Re: Integrate 5.0
- To: mathgroup at smc.vnet.net
- Subject: [mg44253] Re: Integrate 5.0
- From: "David W. Cantrell" <DWCantrell at sigmaxi.org>
- Date: Fri, 31 Oct 2003 03:01:24 -0500 (EST)
- References: <bnnvfj$61s$1@smc.vnet.net>
- Sender: owner-wri-mathgroup at wolfram.com
Selwyn,
> Perhaps this a better example:
>
> Integrate[Sqrt[Cos[t]^2 + 1], {t, 0, x}]
>
> For any real x, this is Sqrt[2] EllipticE[x,1/2], but here's the output
> you get:
[monstrosity snipped]
> To coax Sqrt[2] EllipticE[x,1/2] out of this mess, it's not enough to
> simplify with x\[Element]Reals,
>
> Simplify[Integrate[Sqrt[Cos[t]^2 + 1], {t, 0, x}],x\[Element]Reals]
>
> << similar output >>
>
> one has to simplify either with x\[Element]Reals&&x>0 or
> x\[Element]Reals&&x<0
>
> Simplify[Integrate[Sqrt[Cos[t]^2 + 1], {t, 0, x}],
> x\[Element]Reals&&x>0]
>
> Sqrt[2] EllipticE[x,1/2]
Thinking that perhaps it's better to let Mathematica know your intentions
during the integration, rather than afterward, I tried
Integrate[Sqrt[Cos[t]^2 + 1], {t, 0, x}, Assumptions -> x \[Element] Reals]
The result
If[x != 0, Sqrt[2]*EllipticE[x, 1/2],
Integrate[Sqrt[1 + Cos[t]^2], {t, 0, x},
Assumptions -> x \[Element] Reals && x == 0]]

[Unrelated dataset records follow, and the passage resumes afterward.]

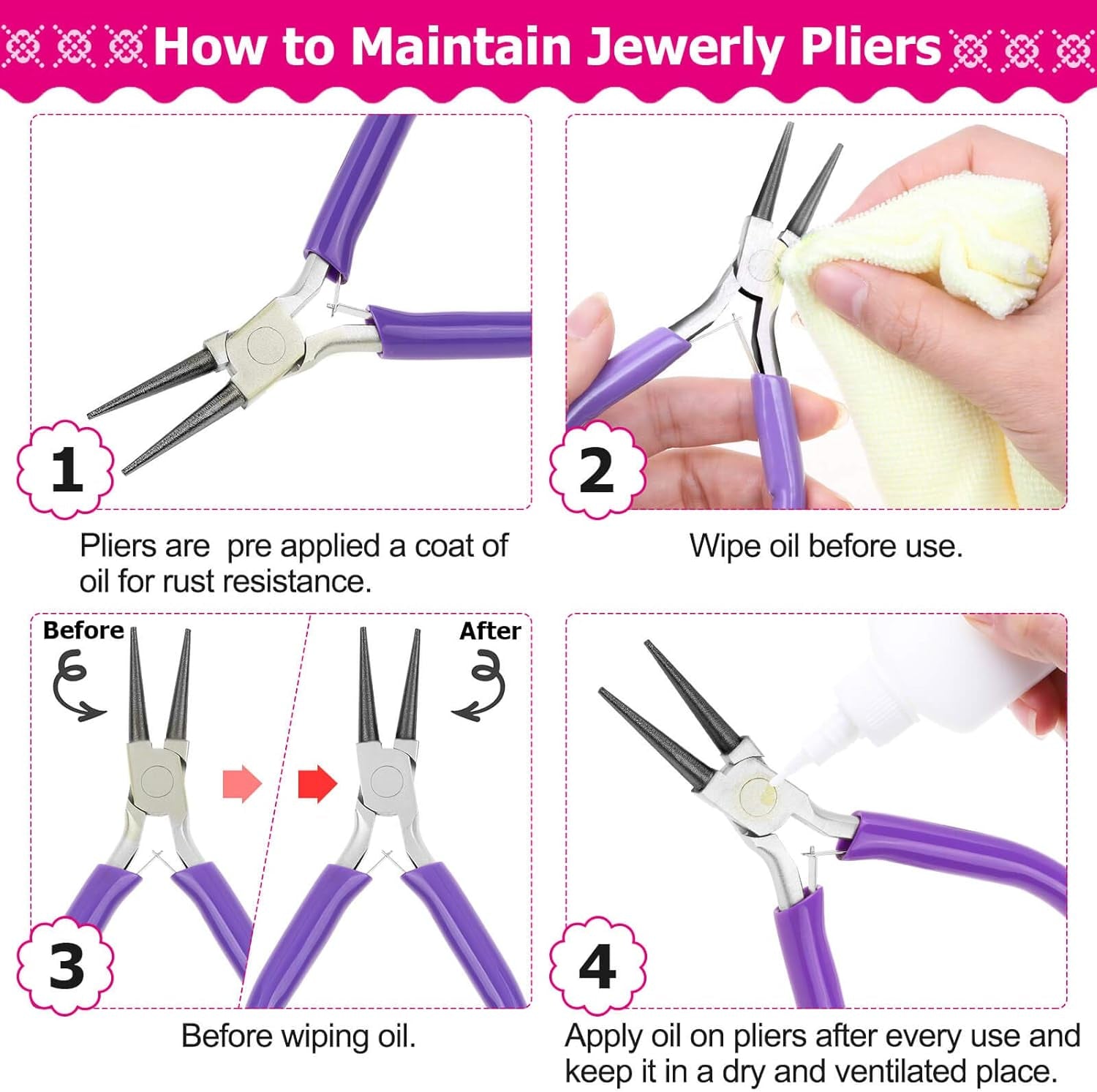 How to Maintain Jewerly Pliers

1

Pliers are  pre applied a coat of oil for rust resistance.

2

Wipe oil before use.

Before

After

3

Before wiping oil.

4

Apply oil on pliers after every use and keep it in a dry and ventilated place.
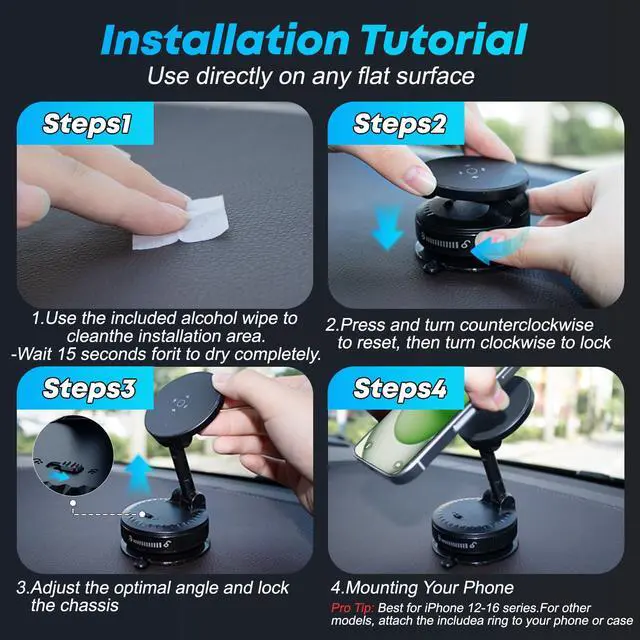 Installation Tutorial
Use directly on any flat surface

Steps1

1.Use the included alcohol wipe to cleanthe installation area.
-Wait 15 seconds forit to dry completely.

Steps2

2.Press and turn counterclockwise to reset, then turn clockwise to lock

Steps3

3.Adjust the optimal angle and lock the chassis

Steps4

4.Mounting Your Phone

Pro Tip: Best for iPhone 12-16 series.For other models, attach the includea ring to your phone or case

while not unwieldy, is certainly strange. It's clearly equivalent to
Sqrt[2] EllipticE[x,1/2]. (So why doesn't Mathematica see that, and
simplify accordingly?)
> I'm just saying there's got to be a better way. Having a small number
> of functions that do very general things is a good philosophy, in
> general. However, in the case of Integrate, there sorely needs to be
> some simple, elegant way to integrate on the real line. But then again,
> I could be wrong.
I agree that there needs to be a way to do that.
BTW, one can throw caution to the wind and just use
Integrate[Sqrt[Cos[t]^2 + 1], {t, 0, x}, GenerateConditions -> False]
which gives the desired result immediately.
Regards,
David